I am confident that a child will follow a natural progression and want to learn to write if encouraged, especially by example. I am a keen letter-writer, list-maker and note-taker, and we often make greetings cards rather than buy them.

    Learning Reading and Writing Together?

Whereas the progression from listening to speaking is clear, reading and writing may not necessarily have to follow that order, and may indeed develop together or in reverse order (in our experience we have noticed in one child a keen interest in reading but great reluctance in writing, and in another child the opposite).

    Learning to Write

We used the “Early Writing” workbooks from Schofield and Sims and graduated to “The Italic Handwriting Series” by Getty & Dubay, Books A-G

Also available from Ladybird: “Learn Cursive Writing”


We use the Essential Spelling List by Fred. Schonell. We have also used the spelling worksheets in the Jolly Grammar book 1.


If you’re interested in a traditional, gentle literature-approach to grammar, try “Simply Grammar” by Charlotte Mason & revised by Karen Andreola. And for a more modern worksheet approach try Jolly Grammar books 1 and 2.


I generally discourage the use of textbooks or worksheets for English with the exception of handwriting, (for the obvious reason that they’re not fun, and don’t necessarily equal the best way of teaching and learning), but if you’re interested in that way of working, there are lots of resources available. Look in WHSmith or at your library.

[Exercise task A]: Rewrite the passage on learning to write, starting at "If you’re interested in a" and ending at "at your library.", changing "WHSmith" to "Waterstones".
[Exercise task B]: Put this sentence from the passage on learning to write into Spanish: "I am a keen letter-writer, list-maker and note-taker, and we often make greetings cards rather than buy them."
[Exercise task C]: According to the passage on learning to write, which spelling list is used?

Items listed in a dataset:
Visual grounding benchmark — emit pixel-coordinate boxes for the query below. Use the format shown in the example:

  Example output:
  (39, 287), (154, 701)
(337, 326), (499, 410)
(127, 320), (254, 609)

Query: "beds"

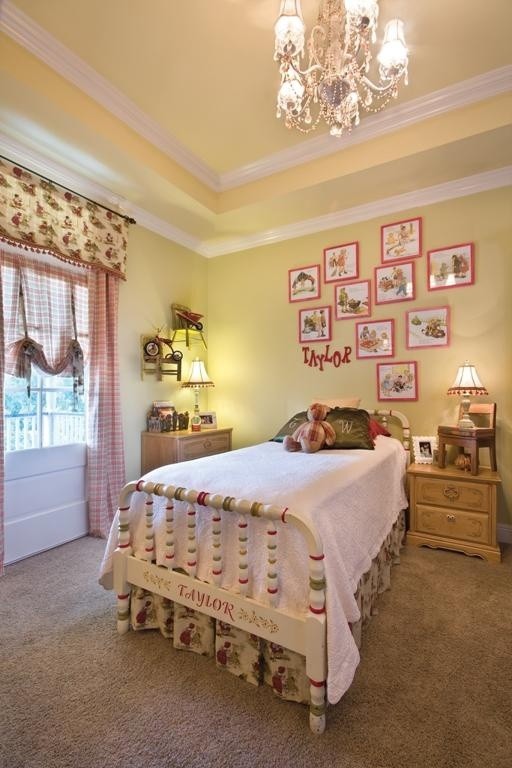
(98, 409), (411, 735)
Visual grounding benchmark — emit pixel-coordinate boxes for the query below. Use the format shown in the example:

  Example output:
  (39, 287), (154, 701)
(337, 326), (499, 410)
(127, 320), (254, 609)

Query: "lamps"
(180, 358), (214, 416)
(269, 0), (411, 140)
(444, 359), (488, 428)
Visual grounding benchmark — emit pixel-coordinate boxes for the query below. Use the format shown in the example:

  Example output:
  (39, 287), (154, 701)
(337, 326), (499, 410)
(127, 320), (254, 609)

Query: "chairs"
(169, 302), (209, 351)
(139, 332), (182, 382)
(438, 402), (496, 474)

[Expected output A]:
If you’re interested in a traditional, gentle literature-approach to grammar, try “Simply Grammar” by Charlotte Mason & revised by Karen Andreola. And for a more modern worksheet approach try Jolly Grammar books 1 and 2.


I generally discourage the use of textbooks or worksheets for English with the exception of handwriting, (for the obvious reason that they’re not fun, and don’t necessarily equal the best way of teaching and learning), but if you’re interested in that way of working, there are lots of resources available. Look in Waterstones or at your library.

[Expected output B]: Me gusta mucho escribir cartas, hacer listas y tomar notas, y a menudo hacemos tarjetas de felicitación en lugar de comprarlas.

[Expected output C]: The Essential Spelling List by Fred. Schonell.